Copy out the lines of the listing below, starting at the line holding "What is the distance that" and running through the end of the listing, both included. Give back only those lines, unchanged.

RECORD SET:
========================
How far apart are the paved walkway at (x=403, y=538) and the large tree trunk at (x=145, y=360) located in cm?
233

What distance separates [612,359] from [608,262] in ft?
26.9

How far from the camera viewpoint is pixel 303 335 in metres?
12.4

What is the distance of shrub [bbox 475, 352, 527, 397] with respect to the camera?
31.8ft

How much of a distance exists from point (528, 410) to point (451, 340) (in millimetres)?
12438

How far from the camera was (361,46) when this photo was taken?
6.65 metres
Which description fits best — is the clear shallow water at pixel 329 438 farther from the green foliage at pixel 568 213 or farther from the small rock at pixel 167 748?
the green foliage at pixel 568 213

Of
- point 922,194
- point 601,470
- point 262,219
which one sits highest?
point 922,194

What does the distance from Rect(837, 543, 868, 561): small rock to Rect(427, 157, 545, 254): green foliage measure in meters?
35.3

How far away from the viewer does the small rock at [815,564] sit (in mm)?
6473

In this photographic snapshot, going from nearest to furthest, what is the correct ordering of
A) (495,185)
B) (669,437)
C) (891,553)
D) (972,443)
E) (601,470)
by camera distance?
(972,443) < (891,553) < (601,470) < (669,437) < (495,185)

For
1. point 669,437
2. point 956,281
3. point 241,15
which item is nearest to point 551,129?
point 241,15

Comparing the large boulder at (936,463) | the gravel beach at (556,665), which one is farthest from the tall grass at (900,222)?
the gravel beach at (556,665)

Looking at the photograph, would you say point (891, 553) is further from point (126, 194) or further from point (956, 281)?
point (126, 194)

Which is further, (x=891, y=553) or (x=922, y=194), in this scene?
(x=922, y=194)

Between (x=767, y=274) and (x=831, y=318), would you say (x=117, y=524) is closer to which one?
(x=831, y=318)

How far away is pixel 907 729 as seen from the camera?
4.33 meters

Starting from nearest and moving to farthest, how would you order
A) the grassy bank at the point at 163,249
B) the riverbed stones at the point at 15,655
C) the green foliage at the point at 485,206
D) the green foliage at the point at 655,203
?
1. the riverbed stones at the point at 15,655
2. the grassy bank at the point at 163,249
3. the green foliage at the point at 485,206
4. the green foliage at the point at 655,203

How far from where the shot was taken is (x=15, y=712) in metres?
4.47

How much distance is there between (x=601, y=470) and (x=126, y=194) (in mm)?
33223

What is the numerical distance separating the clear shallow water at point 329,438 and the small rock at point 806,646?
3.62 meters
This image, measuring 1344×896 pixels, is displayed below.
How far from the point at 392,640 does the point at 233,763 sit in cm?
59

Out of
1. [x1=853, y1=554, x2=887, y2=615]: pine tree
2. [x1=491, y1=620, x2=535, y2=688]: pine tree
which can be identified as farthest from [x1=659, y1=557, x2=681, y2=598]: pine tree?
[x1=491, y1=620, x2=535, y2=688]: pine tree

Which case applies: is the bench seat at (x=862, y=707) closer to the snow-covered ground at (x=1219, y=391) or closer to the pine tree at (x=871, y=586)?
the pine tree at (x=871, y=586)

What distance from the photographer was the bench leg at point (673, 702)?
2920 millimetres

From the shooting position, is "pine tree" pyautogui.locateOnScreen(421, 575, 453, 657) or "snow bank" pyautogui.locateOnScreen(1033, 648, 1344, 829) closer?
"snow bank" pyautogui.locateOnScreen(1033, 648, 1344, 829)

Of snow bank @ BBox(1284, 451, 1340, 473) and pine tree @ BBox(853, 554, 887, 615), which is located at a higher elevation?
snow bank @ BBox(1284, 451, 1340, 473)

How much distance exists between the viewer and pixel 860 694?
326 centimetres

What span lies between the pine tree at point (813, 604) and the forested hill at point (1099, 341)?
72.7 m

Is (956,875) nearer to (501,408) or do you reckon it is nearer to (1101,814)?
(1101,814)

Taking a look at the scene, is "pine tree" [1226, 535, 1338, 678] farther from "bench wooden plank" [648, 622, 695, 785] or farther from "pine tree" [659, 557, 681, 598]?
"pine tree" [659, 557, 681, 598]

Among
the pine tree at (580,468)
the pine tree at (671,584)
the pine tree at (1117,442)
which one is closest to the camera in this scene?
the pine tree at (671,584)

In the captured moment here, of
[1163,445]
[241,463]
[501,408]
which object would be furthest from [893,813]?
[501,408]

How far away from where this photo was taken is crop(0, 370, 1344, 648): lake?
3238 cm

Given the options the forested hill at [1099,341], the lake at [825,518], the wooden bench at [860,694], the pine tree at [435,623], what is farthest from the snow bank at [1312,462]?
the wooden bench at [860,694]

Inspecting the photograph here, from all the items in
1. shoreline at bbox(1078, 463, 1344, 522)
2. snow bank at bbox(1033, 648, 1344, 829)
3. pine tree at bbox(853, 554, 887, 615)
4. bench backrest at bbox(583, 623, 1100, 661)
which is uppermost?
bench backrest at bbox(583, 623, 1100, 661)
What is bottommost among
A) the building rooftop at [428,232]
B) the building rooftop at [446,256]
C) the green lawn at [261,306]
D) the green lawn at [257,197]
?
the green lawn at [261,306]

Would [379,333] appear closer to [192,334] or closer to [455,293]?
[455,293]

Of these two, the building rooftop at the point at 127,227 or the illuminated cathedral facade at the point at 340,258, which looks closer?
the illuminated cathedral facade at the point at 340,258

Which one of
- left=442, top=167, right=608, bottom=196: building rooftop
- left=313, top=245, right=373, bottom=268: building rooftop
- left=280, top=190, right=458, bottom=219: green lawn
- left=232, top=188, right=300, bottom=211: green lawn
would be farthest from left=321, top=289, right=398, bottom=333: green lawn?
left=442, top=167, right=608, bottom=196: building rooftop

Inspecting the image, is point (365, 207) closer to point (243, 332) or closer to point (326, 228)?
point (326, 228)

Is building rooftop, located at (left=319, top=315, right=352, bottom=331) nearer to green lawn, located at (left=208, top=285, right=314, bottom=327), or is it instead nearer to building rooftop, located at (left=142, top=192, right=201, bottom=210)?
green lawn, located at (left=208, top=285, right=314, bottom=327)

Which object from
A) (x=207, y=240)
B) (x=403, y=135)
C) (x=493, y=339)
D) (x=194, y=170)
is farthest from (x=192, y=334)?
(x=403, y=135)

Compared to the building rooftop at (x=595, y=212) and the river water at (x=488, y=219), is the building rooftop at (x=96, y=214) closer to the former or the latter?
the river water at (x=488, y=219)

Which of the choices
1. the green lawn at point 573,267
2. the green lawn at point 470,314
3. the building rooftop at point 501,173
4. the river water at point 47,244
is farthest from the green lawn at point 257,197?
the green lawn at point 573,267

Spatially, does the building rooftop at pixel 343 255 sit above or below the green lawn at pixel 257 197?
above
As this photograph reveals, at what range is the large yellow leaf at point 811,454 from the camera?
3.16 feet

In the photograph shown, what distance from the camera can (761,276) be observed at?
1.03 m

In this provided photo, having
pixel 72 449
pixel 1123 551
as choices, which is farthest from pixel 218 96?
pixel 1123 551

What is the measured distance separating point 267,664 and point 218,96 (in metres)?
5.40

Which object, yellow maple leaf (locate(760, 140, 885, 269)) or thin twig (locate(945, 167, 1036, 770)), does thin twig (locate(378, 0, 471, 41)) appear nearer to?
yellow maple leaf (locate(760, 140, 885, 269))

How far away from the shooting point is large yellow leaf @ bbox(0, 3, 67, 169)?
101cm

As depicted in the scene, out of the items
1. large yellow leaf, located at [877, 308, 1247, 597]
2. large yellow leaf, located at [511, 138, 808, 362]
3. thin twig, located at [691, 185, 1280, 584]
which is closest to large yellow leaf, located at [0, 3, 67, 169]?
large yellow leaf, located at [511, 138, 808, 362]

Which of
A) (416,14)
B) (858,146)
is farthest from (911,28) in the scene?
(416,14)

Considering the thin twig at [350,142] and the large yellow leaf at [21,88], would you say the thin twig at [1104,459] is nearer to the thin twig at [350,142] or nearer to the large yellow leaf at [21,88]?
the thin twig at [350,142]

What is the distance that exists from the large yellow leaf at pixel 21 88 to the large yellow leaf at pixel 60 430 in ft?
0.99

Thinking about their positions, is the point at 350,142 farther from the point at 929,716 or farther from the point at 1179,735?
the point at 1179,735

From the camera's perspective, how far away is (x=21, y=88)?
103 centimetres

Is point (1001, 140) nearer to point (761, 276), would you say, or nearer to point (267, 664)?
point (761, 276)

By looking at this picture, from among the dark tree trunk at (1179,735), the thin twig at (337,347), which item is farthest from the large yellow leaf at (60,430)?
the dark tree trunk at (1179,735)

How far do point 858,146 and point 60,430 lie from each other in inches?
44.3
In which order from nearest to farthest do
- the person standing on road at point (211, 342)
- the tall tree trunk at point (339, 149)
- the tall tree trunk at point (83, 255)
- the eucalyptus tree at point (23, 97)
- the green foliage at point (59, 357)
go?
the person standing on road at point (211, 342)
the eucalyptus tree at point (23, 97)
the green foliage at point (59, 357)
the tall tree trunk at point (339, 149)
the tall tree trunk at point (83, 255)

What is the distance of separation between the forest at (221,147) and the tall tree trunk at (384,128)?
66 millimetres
========================
WRITTEN SOLUTION:
What is the distance that exists from the large yellow leaf at pixel 21 88 to the large yellow leaf at pixel 60 430 in ft?
0.99

Thinking about their positions, is the point at 350,142 farther from the point at 929,716 or farther from the point at 1179,735?
the point at 1179,735

From the camera's perspective, how far away is (x=21, y=88)?
103 centimetres

Is point (1001, 140) nearer to point (761, 276), would you say, or nearer to point (267, 664)?
point (761, 276)

By looking at this picture, from among the dark tree trunk at (1179,735), the thin twig at (337,347), which item is farthest from the large yellow leaf at (60,430)?
the dark tree trunk at (1179,735)

How far do point 858,146 and point 60,430 lie from each other in inches?
44.3
In which order from nearest to farthest do
- the person standing on road at point (211, 342)
- the tall tree trunk at point (339, 149)
- the tall tree trunk at point (83, 255)
- the eucalyptus tree at point (23, 97)
- the green foliage at point (59, 357)
go?
the person standing on road at point (211, 342)
the eucalyptus tree at point (23, 97)
the green foliage at point (59, 357)
the tall tree trunk at point (339, 149)
the tall tree trunk at point (83, 255)

What is the distance of separation between the forest at (221,147) and the tall tree trunk at (384,128)?
66 millimetres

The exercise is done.